» Extracted material
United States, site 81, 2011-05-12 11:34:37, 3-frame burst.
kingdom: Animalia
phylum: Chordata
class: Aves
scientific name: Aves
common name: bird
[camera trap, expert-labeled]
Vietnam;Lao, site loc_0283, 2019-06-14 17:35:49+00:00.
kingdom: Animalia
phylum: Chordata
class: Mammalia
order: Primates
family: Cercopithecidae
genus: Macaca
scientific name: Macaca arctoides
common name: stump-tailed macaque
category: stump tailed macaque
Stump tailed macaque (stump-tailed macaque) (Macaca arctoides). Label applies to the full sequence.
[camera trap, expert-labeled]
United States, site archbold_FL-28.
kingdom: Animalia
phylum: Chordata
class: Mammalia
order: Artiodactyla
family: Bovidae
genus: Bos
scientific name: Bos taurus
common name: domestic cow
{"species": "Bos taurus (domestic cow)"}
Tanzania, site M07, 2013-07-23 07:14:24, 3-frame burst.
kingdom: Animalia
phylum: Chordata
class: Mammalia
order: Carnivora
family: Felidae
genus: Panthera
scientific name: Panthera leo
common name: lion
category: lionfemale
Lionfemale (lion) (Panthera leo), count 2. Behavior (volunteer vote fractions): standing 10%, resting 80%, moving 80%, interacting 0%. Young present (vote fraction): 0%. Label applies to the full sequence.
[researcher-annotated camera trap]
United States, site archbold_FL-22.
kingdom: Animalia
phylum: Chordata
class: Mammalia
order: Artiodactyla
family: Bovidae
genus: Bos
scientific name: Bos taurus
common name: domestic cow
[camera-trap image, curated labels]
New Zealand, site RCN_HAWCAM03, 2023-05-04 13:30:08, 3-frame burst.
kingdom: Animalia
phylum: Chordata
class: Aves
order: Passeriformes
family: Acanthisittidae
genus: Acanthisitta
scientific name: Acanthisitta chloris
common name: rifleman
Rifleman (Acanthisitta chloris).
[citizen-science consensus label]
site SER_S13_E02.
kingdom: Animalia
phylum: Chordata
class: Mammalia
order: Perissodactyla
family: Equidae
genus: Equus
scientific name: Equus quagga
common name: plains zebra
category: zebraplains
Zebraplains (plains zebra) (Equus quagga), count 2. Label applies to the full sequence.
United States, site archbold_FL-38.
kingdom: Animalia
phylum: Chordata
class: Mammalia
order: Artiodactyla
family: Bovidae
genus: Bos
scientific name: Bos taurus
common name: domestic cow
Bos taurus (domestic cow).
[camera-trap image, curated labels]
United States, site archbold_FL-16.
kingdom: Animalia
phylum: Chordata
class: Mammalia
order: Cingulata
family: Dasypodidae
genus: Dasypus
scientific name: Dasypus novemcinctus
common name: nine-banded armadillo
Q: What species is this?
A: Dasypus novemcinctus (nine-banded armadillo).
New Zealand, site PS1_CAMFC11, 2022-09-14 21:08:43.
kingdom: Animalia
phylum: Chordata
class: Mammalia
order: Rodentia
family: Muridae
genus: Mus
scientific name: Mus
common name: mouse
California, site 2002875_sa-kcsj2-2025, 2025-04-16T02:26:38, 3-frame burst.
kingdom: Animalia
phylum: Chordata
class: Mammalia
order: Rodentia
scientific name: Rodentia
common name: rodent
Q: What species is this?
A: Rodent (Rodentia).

» Exercise directions
Return all lines in the entries above that carry the word "genus".

» Reply to the task
genus: Macaca
genus: Bos
genus: Panthera
genus: Bos
genus: Acanthisitta
genus: Equus
genus: Bos
genus: Dasypus
genus: Mus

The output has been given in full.